A new proposal for building resonance period range estimation during earthquakes considering soil-structure interaction

The study aims to estimate the mean period range of ground motions associated with building resonance, considering soil-structure interaction (SSI). The research employs a simple linear single-degree-of-freedom (SDF) model for the superstructure, with the foundation modeled as a circular geometry supported by equivalent Winkler springs to represent the soil. To validate the results, the dynamic characteristics of a fifteen-story steel office-government building in Los Angeles were applied to the model. The roof-level seismic response during the Northridge earthquake was compared to recorded sensor data.
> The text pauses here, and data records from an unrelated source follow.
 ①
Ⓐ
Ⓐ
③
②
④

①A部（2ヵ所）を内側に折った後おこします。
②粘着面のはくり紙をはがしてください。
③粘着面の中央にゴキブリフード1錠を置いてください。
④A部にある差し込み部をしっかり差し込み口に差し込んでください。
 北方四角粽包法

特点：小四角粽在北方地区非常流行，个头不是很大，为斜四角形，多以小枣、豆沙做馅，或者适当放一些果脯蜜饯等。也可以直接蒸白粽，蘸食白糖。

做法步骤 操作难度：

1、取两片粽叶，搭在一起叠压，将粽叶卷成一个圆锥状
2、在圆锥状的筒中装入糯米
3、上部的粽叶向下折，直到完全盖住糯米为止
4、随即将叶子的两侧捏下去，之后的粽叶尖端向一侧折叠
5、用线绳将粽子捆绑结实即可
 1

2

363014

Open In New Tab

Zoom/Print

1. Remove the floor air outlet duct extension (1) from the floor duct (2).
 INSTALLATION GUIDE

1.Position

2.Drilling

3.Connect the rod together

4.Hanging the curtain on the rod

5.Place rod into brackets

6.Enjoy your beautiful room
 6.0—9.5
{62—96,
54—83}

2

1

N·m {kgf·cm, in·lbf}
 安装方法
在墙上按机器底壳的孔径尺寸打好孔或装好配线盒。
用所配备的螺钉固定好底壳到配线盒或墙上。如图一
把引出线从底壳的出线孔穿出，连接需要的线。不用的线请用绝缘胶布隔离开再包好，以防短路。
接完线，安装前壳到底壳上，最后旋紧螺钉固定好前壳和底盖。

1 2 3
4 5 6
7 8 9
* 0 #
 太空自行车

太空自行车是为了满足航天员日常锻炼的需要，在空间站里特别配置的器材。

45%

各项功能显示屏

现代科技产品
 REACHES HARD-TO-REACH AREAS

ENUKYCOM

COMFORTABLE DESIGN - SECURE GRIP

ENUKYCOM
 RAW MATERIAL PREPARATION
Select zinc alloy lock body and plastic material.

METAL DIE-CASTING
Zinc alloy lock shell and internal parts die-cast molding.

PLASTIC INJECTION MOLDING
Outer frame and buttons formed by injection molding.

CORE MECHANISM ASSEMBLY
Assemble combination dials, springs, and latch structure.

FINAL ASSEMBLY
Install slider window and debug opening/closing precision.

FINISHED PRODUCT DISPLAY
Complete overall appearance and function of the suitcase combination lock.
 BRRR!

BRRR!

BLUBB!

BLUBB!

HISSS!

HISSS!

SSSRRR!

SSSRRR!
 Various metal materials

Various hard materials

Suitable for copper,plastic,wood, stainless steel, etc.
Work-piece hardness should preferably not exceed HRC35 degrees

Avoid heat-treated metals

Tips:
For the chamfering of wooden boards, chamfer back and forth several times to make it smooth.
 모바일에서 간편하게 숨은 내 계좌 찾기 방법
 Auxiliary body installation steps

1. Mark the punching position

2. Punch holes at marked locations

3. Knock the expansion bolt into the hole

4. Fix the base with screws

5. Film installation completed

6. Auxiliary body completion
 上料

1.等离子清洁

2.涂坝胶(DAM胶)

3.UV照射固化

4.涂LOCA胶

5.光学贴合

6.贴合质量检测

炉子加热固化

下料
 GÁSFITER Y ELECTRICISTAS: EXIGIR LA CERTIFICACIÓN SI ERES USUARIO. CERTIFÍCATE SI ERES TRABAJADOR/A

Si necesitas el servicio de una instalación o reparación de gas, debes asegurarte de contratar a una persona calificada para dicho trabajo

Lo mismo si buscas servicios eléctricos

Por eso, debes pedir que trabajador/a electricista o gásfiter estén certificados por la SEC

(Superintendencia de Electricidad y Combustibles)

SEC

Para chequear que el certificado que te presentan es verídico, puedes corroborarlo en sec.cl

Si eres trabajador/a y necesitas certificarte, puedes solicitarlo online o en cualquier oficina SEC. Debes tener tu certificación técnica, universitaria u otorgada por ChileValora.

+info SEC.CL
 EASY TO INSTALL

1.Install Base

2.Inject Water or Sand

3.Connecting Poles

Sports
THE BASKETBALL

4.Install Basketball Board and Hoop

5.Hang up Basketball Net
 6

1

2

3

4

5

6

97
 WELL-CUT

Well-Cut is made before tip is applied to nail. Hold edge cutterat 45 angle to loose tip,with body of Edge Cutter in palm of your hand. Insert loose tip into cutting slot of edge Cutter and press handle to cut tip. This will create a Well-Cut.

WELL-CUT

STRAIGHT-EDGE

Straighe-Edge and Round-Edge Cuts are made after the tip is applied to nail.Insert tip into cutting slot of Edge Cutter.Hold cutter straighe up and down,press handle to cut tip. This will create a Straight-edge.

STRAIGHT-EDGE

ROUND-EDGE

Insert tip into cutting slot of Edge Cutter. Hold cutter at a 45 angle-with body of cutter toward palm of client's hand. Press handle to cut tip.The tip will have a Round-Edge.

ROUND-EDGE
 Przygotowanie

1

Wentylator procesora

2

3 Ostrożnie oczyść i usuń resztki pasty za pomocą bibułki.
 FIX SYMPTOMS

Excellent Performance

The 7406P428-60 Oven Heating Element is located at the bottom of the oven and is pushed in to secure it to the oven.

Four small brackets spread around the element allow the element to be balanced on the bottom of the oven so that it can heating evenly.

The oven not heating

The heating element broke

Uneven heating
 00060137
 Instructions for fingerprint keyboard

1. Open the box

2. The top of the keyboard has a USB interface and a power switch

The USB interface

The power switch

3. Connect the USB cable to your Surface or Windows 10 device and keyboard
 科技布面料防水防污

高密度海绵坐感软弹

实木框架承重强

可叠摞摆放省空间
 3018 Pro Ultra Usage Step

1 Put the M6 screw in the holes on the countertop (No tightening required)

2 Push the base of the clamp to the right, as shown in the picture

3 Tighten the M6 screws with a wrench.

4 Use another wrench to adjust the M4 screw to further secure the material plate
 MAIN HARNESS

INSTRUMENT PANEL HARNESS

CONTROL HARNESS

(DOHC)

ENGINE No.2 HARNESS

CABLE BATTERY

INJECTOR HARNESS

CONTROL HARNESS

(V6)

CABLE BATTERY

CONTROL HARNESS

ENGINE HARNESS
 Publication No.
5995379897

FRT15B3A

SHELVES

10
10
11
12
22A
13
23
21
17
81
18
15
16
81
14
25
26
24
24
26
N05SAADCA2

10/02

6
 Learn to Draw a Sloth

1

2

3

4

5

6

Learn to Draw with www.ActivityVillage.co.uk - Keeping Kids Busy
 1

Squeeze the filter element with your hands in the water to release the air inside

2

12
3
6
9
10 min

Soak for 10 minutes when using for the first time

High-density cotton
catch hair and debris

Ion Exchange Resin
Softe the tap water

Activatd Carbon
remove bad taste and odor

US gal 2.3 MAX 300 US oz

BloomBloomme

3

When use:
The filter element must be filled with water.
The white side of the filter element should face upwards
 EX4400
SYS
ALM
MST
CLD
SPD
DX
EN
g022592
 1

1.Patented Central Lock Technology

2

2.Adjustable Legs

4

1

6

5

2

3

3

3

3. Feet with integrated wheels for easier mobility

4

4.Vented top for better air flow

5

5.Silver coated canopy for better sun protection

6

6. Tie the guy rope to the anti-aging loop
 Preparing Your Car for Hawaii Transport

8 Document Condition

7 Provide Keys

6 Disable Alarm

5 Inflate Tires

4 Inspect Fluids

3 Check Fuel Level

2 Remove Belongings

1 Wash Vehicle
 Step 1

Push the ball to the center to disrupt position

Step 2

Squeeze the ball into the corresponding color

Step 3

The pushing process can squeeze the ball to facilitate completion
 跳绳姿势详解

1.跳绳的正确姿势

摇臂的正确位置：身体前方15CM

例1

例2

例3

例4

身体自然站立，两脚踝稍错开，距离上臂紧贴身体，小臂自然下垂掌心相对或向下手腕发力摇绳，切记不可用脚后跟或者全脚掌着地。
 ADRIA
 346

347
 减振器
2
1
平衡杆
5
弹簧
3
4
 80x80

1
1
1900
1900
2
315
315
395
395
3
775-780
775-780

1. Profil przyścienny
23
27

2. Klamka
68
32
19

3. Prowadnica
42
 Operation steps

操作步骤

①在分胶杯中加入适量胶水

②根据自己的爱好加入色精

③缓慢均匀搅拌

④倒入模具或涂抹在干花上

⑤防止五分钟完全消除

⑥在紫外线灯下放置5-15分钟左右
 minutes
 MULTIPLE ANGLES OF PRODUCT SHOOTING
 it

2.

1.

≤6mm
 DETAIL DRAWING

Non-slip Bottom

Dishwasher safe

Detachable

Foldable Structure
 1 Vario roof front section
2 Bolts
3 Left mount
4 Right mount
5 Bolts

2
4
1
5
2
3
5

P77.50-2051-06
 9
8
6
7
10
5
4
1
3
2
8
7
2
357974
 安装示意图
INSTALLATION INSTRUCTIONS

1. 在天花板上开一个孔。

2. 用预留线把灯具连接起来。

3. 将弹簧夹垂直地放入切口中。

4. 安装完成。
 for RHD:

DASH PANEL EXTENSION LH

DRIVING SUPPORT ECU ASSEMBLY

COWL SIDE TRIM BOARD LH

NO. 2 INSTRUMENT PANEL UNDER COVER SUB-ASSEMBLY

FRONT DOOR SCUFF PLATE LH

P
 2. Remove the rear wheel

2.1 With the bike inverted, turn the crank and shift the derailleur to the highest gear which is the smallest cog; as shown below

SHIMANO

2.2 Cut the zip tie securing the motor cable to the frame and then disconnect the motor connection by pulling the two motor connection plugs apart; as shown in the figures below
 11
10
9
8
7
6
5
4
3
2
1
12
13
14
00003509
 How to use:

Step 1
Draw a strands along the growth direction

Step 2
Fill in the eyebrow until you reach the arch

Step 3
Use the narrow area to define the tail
Initially, a comprehensive parametric study was conducted on the seismic response amplification of buildings, considering SSI effects. For this purpose, the seismic response and resonance periods were evaluated for nine building types (four, eight, and twelve stories with varying damping levels) using 109 seismic ground motion records resulting from 4905 time-history analyses. The findings indicate that high damping effects and SSI can increase the resonant period by up to 2 times. In the second phase, a new simplified formula based on non-dimensional frequency and damping ratio is proposed to estimate the mean period range of ground motions related to resonance. The equations for the lower and upper limits of the resonance frequency ratio range exhibit R-factors of 93 % and 99 %, respectively. Additionally, the effectiveness of the proposed formula is confirmed through comparisons with the results of a comprehensive database, including 43 full-scale soil-structure models subjected to seismic ground motions and forced vibration tests. All data points between the two surfaces represent the lower and upper limits, demonstrating the good accuracy of the proposed formula.